Lo scontro finale tra le due Davide non avrebbe visto nessuna delle contendenti riuscire a sottomettere l'altra, ma la superiorità tecnica della Coenen in più di un frangente le aveva permesso di avvicinarsi alla vittoria finale, lasciando pochi dubbi ai giudici dopo il termine del tempo regolamentare.

Nonostante la seconda piazza, le ultimi inquadrature della serata erano tutte per Megumi e per Yoko Takahashi che era salita sul ring per celebrarla assieme ai cronisti: la stampa locale aveva finalmente trovato un nome in grado di dare nuova linfa vitale alla disciplina.

L'attenzione riservatale dai media nei giorni successi, sommata alle 6.500 persone presenti all'evento (il triplo rispetto alla media degli eventi delle Neo Japan Ladies) aveva confermato l'intuizione iniziale di Shino, convincendolo a fare il passo successivo: abbandonare la vecchia compagnia per fondarne una nuova interamente dedicata alla sua vera passione chiamata Smackgirl mettendo la Yabushita e la ReMix World Cup al centro di questo nuovo progetto da cui sarebbero emerse figure leggendarie del calibro di Megumi Fuji, Mei Yamaguchi e Rin Nakai.
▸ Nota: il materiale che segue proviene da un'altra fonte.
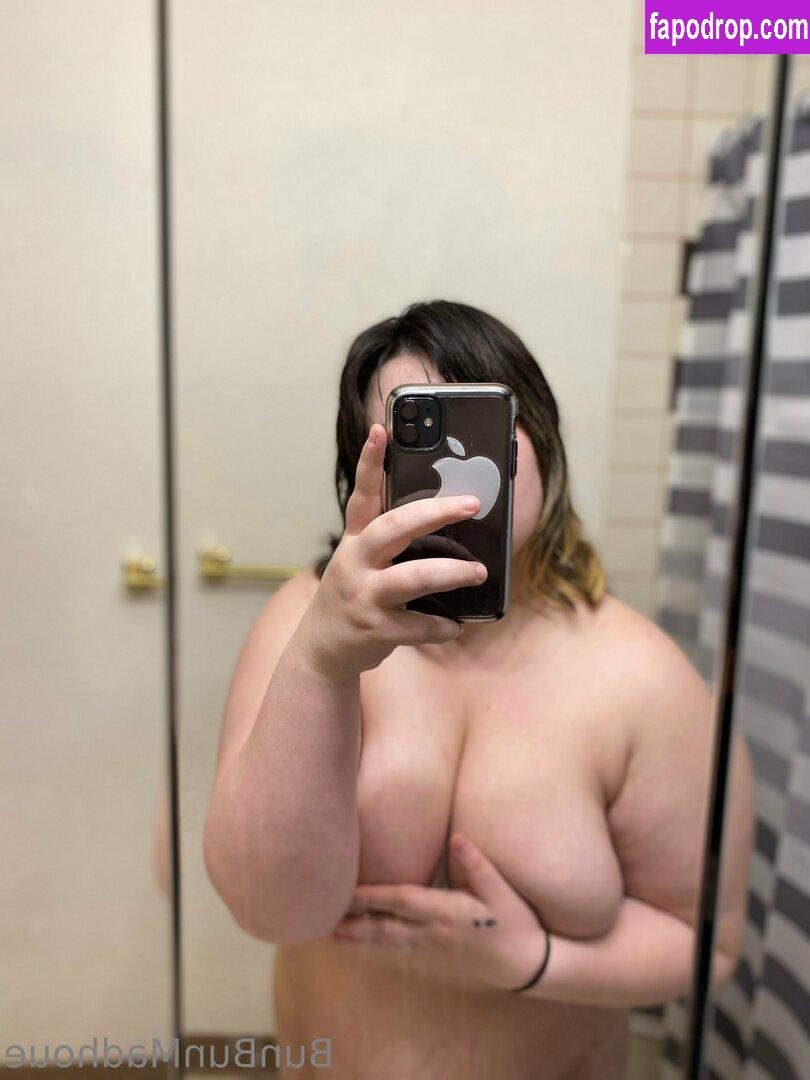 thicc_bnny_girl / thiccienaynay_ leak of nude photo #0010 from OnlyFans or Patreon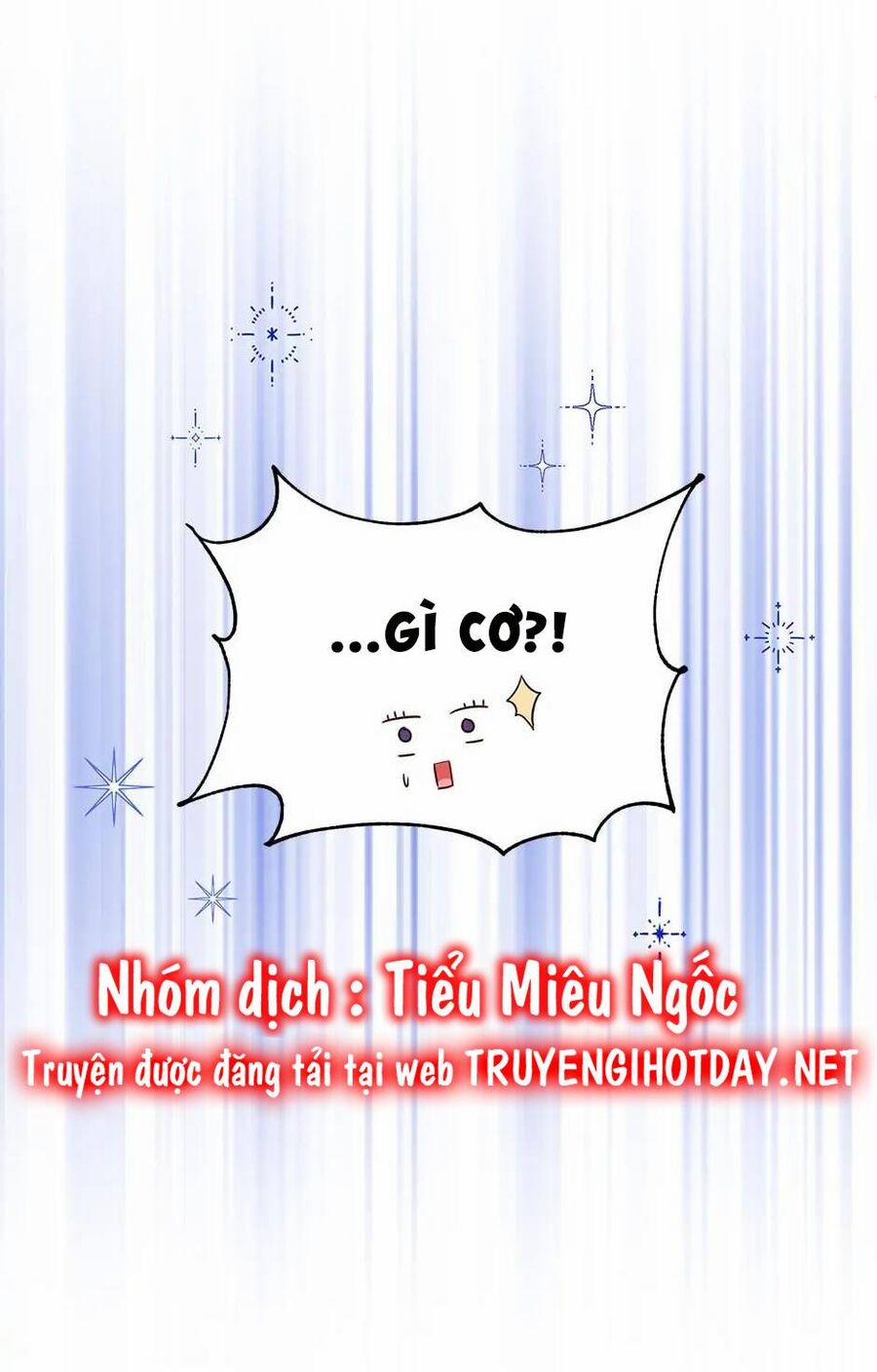 Nhân Vật Phản Diện Cũng Khó Chịu 29.1 trang 3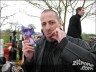Episode 967 - Samstag, 10. April 2010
Dall'altra però parte le ingenti spese per l'evento avevano messo in crisi le delicate finanze delle Neo, innescando un conto alla rovescia che avrebbe portato ad una totale restaurazione della dirigenza e ad un conseguente ulteriore ridimensionamento.

Alla fine della festa i partecipanti più attenti hanno proseguito i bagordi, gli altri invece hanno dovuto rimettere faticosamente posto le cose.